2 Plots in 2.1 with ggplot or plotly

This section will show you (one way of) how to generate those plots in Slide 2.1 with ggplot and plotly.

There is always another approach to achieve the same result. Ask tutor or search online for more resource.

2.1 Set-up

We will be using ggplot2 (one of the libraries from tidyverse) and plotly to generate all the plots in 2.1 and using tidyverse for manipulating the data.

library(tidyverse)
library(plotly)

Generate the two-way table2.

# use the same data from slides
relationship <- matrix(c(32,10,2,12,7,1,63,45,2),ncol=3,byrow=TRUE)
colnames(relationship) <- c('Female', 'Male', 'Non-Binary')
rownames(relationship) <- c('In a relationship', "It's complicated", 'Single')

The two-way table looks like this:

knitr::kable(relationship,
             align = "ccc",
             caption = "Relation Status and Gender.") %>%
  column_spec(
    column = 2:3,
    border_left = TRUE,
    border_right = TRUE)
Table 2.1: Relation Status and Gender.
Female Male Non-Binary
In a relationship 32 10 2
It’s complicated 12 7 1
Single 63 45 2

However, it may be easier to turn it into a relational table while using ggplot.

df <- as.data.frame(relationship) 
df <- rownames_to_column(df, "Status") %>% # turn the row name(index) into a column
  gather(Gender, Count, c(2:4)) # reshape the dataframe from wide to long

Now the table looks like this:

knitr::kable(df,
             align = "ccc",
             caption = "Relation Status and Gender.") %>%
  column_spec(
    column = 2,
    border_left = TRUE,
    border_right = TRUE)
Table 2.2: Relation Status and Gender.
Status Gender Count
In a relationship Female 32
It’s complicated Female 12
Single Female 63
In a relationship Male 10
It’s complicated Male 7
Single Male 45
In a relationship Non-Binary 2
It’s complicated Non-Binary 1
Single Non-Binary 2

2.2 Side-by-side plot

In a side-by-side chart, separate bar charts are given for each category in one of the categorical variables, where the heights of the bars correspond to the elements of a two-way table. We can choose which categorical variable is clustered.

2.2.1 by gender

In the first plot, the clustering variable is gender (the three clusters are male, female and non-binary).

We manually changed the color of the bars to match the plot in lecture slides

p <- ggplot(data=df, aes(x=Gender, y=Count, fill=Status)) +
  geom_bar(stat ='identity', position=position_dodge())+
  scale_fill_manual(breaks = rownames(relationship), 
                       values=c("#55aaff", "#85c285", "#f46d75")) +
  labs(title="Side-by-side Bar chat, by Gender")
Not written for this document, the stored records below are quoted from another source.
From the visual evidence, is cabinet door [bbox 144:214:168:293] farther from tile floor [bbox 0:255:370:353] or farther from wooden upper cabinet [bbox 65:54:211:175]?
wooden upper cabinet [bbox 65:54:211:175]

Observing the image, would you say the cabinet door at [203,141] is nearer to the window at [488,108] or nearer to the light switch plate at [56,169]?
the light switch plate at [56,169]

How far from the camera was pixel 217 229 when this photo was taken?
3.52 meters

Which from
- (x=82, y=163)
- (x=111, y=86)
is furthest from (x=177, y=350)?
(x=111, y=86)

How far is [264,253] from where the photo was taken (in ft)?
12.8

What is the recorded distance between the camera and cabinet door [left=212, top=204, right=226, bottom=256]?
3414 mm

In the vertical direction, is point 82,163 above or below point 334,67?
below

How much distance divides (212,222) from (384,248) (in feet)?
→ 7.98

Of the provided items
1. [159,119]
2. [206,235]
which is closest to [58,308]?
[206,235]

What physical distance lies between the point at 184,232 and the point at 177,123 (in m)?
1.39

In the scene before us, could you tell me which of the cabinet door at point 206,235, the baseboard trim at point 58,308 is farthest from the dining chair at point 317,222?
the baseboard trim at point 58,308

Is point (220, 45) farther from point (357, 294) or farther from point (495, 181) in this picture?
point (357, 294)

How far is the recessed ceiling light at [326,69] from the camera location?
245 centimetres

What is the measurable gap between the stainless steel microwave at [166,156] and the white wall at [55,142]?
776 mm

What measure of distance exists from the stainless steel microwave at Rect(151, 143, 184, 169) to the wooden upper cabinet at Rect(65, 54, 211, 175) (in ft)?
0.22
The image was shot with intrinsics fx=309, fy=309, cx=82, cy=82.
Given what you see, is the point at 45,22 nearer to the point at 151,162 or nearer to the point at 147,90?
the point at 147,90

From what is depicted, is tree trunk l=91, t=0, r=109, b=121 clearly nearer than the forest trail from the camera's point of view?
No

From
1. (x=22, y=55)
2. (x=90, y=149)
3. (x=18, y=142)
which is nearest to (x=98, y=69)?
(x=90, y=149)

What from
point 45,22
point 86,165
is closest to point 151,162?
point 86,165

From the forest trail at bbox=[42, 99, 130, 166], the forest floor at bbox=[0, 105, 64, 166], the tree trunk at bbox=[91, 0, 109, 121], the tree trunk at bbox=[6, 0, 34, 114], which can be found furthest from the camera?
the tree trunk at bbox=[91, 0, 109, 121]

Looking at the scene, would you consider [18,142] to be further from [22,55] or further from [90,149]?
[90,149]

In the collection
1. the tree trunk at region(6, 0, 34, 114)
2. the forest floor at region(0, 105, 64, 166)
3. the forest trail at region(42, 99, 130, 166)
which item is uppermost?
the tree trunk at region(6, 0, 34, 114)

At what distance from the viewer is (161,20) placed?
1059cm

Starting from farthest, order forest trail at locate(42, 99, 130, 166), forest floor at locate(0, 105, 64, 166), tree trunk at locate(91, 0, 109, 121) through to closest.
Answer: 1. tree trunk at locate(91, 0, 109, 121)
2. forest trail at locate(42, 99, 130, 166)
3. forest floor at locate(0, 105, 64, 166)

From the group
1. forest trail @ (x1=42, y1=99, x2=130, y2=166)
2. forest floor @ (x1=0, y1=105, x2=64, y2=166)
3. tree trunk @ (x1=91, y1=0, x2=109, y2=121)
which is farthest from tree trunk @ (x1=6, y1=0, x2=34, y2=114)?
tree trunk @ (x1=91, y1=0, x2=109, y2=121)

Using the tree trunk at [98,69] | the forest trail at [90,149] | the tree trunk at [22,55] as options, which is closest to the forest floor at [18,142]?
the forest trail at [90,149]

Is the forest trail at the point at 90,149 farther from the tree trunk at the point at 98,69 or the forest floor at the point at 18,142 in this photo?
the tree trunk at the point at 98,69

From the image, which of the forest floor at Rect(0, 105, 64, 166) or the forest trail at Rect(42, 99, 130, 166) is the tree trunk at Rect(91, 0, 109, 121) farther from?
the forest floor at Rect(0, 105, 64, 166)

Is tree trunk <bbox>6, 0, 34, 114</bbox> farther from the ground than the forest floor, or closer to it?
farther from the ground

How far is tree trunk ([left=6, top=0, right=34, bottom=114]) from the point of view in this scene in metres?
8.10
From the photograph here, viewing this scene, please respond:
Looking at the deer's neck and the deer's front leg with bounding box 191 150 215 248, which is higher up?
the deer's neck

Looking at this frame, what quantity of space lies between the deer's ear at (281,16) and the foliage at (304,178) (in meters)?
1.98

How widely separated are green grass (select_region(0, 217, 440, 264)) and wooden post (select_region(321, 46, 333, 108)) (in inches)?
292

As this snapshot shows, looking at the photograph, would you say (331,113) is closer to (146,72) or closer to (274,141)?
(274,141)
p <- ggplotly(p,width = 800,height = 400) %>% 
  config(displayModeBar = F) 
p

2.2.2 by status

WThe second plot uses relationship status (the three clusters are in a relationship, it’s complicated and single) as the clustering variable.

p <- ggplot(data=df, aes(x=Status, y=Count, fill=Gender)) +
  geom_bar(stat ='identity', position=position_dodge())+
  scale_fill_manual(breaks = rownames(relationship), 
                       values=c("#55aaff", "#85c285", "#f46d75")) +
  labs(title="Side-by-side Bar chat, by Status")

p <- ggplotly(p,width = 800,height = 400) %>% config(displayModeBar = F)
p

2.3 segmented/Stacked Bar Chart

In a segmented/stacked bar chart, the height of each bar represents the number of cases in each category and colour is used to indicate how many cases of each type were in categories of another categorical variable. Like the side-by-sidebar chart, we can choose which categorical variable is used for the bars.

2.3.1 by gender

In the first plot, the bars are defined using gender.

p <- ggplot(data=df, aes(x=Gender, y=Count, fill=Status)) +
  geom_bar(stat ='identity')+
  scale_fill_brewer(palette = 'Set1')+
  labs(title="Stacked Bar chat, by Gender")

p <- ggplotly(p,width = 800,height = 400) %>% config(displayModeBar = F)
p

2.3.2 by status

In the second plot the bars are defined using relationship status.

p <- ggplot(data=df, aes(x=Status, y=Count, fill=Gender)) +
  geom_bar(stat ='identity')+
  scale_fill_brewer(palette = 'Set2')+
  labs(title="Stacked Bar chat, by Status")

p <- ggplotly(p,width = 800,height = 400) %>% config(displayModeBar = F)
p

These plots are useful to compare between groups and within groups. For example, more females were included in the survey and single was the largest group for both males and females

2.4 100% Stacked Bar Chart

When there are big differences in the number of cases in each category,segmented bar charts can be difficult to interpret – the categories with the most cases dominate the plot and the categories with relatively few cases are unreadable. Scaling the categories used to define the bars allows us to make comparisons between groups and within groups when there are big differences in the number of cases for each category.

2.4.1 by gender

p <- ggplot(data=df, aes(x=Gender, y=Count, fill=Status)) +
  geom_bar(stat ='identity', position='fill')+
  scale_fill_brewer(palette = 'Set1')+
  labs(title="100% Stacked Bar chat, by Gender", y='Proportion')

p <- ggplotly(p,width = 800,height = 400) %>% config(displayModeBar = F)
p

2.4.2 by status

p <- ggplot(data=df, aes(x=Status, y=Count, fill=Gender)) +
  geom_bar(stat ='identity', position='fill')+
  scale_fill_brewer(palette = 'Set2')+
  labs(title="100% Stacked Bar chat, by Status", y='Proportion')

p <- ggplotly(p,width = 800,height = 400) %>% config(displayModeBar = F)
p

  1. Slide 2.1, page 17↩︎